Give the lines from the one with "Is the point at 85,226" up to and including the one with "664 millimetres" as a Markdown table, leaving out blank lines. Put a running number in a column named No. and the line's text in a column named Text.
-- Start of INPUT FOR THIS TASK --
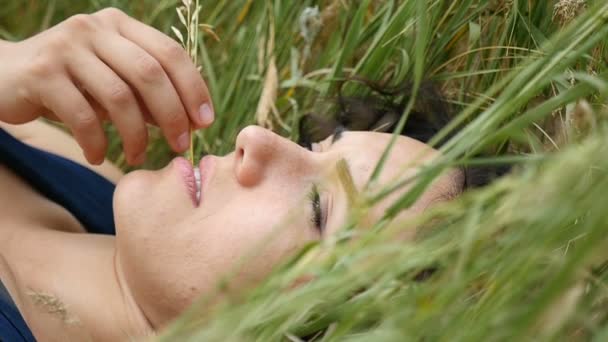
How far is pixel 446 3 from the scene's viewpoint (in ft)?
5.38

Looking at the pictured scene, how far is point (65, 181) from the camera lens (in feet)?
5.57

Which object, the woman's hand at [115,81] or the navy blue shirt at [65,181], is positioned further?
the navy blue shirt at [65,181]

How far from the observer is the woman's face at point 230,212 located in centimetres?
116

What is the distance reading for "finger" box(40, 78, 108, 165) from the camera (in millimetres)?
1287

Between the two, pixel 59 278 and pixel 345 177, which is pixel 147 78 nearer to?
pixel 59 278

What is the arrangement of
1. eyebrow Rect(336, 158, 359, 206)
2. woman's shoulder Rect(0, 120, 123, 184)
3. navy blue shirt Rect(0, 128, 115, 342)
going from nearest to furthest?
1. eyebrow Rect(336, 158, 359, 206)
2. navy blue shirt Rect(0, 128, 115, 342)
3. woman's shoulder Rect(0, 120, 123, 184)

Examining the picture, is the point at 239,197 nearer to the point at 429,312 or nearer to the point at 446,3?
the point at 429,312

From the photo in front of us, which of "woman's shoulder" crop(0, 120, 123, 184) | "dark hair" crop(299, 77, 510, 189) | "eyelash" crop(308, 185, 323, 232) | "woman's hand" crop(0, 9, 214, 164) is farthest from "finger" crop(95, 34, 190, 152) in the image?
"woman's shoulder" crop(0, 120, 123, 184)

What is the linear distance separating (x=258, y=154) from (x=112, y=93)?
240mm

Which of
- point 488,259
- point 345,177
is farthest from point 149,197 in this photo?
point 488,259

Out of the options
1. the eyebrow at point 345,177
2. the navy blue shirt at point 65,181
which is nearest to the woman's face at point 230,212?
the eyebrow at point 345,177

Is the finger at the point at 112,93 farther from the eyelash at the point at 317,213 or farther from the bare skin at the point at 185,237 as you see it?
the eyelash at the point at 317,213

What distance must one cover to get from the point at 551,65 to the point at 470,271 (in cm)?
28

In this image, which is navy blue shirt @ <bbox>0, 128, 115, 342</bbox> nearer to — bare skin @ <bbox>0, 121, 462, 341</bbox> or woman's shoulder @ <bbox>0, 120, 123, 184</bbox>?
woman's shoulder @ <bbox>0, 120, 123, 184</bbox>
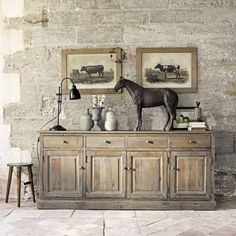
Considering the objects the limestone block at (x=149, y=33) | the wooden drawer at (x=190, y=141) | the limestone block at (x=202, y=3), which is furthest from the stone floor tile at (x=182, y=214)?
the limestone block at (x=202, y=3)

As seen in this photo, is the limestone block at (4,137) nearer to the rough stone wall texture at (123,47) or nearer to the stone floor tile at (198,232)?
the rough stone wall texture at (123,47)

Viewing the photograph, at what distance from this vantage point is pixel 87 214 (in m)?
4.50

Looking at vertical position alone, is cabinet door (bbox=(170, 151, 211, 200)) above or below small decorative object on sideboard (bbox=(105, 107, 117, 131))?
below

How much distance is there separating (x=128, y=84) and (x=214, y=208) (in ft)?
6.11

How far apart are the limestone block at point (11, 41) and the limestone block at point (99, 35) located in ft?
2.65

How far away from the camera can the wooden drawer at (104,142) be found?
15.5 ft

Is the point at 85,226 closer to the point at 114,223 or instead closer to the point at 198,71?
the point at 114,223

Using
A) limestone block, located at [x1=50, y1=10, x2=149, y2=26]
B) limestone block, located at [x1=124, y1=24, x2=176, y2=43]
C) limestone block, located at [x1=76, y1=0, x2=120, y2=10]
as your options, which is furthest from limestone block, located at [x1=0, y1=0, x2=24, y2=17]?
limestone block, located at [x1=124, y1=24, x2=176, y2=43]

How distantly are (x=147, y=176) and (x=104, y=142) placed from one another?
664 millimetres

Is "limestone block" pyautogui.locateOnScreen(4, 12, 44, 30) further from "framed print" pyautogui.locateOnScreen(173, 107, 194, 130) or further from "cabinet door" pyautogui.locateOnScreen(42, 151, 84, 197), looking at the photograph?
"framed print" pyautogui.locateOnScreen(173, 107, 194, 130)

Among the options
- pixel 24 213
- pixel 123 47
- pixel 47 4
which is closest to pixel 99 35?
pixel 123 47

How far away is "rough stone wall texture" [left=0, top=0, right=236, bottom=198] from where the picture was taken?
521cm

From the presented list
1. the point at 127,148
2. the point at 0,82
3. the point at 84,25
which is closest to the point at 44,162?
the point at 127,148

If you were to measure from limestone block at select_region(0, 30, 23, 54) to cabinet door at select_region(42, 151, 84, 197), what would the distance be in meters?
1.59
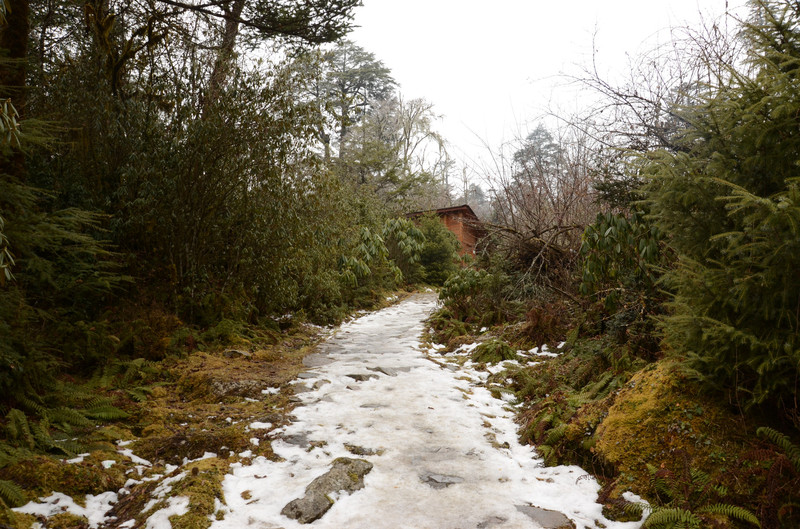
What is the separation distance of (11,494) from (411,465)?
263 cm

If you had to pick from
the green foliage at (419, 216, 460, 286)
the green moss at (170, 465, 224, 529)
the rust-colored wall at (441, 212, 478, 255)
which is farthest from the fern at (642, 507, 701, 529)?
the rust-colored wall at (441, 212, 478, 255)

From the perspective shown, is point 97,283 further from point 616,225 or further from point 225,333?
point 616,225

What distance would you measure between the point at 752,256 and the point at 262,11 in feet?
27.6

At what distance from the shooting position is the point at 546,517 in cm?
286

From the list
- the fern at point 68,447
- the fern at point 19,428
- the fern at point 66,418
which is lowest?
the fern at point 68,447

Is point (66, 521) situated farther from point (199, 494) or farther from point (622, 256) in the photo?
point (622, 256)

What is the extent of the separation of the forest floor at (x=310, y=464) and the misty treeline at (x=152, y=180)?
3.33 feet

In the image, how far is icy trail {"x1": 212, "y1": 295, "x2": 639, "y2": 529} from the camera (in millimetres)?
2869

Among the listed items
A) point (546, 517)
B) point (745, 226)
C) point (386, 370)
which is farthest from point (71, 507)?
point (745, 226)

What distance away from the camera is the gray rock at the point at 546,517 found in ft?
9.09

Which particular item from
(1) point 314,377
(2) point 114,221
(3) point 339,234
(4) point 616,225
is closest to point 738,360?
(4) point 616,225

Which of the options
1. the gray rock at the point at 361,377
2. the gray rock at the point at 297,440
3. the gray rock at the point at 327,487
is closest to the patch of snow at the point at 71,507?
the gray rock at the point at 327,487

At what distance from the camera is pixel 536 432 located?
165 inches

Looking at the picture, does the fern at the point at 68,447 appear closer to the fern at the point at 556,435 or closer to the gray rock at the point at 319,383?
the gray rock at the point at 319,383
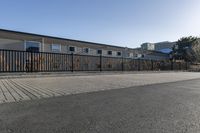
-- End of INPUT FOR THIS TASK --
[RIGHT ANSWER]:
| No. | Text |
|---|---|
| 1 | Is the point at 85,226 closer to the point at 114,223 or instead closer to the point at 198,71? |
| 2 | the point at 114,223 |
| 3 | Using |
| 4 | A) limestone block, located at [x1=50, y1=10, x2=149, y2=26] |
| 5 | B) limestone block, located at [x1=124, y1=24, x2=176, y2=43] |
| 6 | C) limestone block, located at [x1=76, y1=0, x2=120, y2=10] |
| 7 | as your options, which is furthest from limestone block, located at [x1=0, y1=0, x2=24, y2=17]? |
| 8 | limestone block, located at [x1=124, y1=24, x2=176, y2=43] |
| 9 | How distantly are (x=147, y=176) and (x=104, y=142) placed from one another? |
| 10 | 664 millimetres |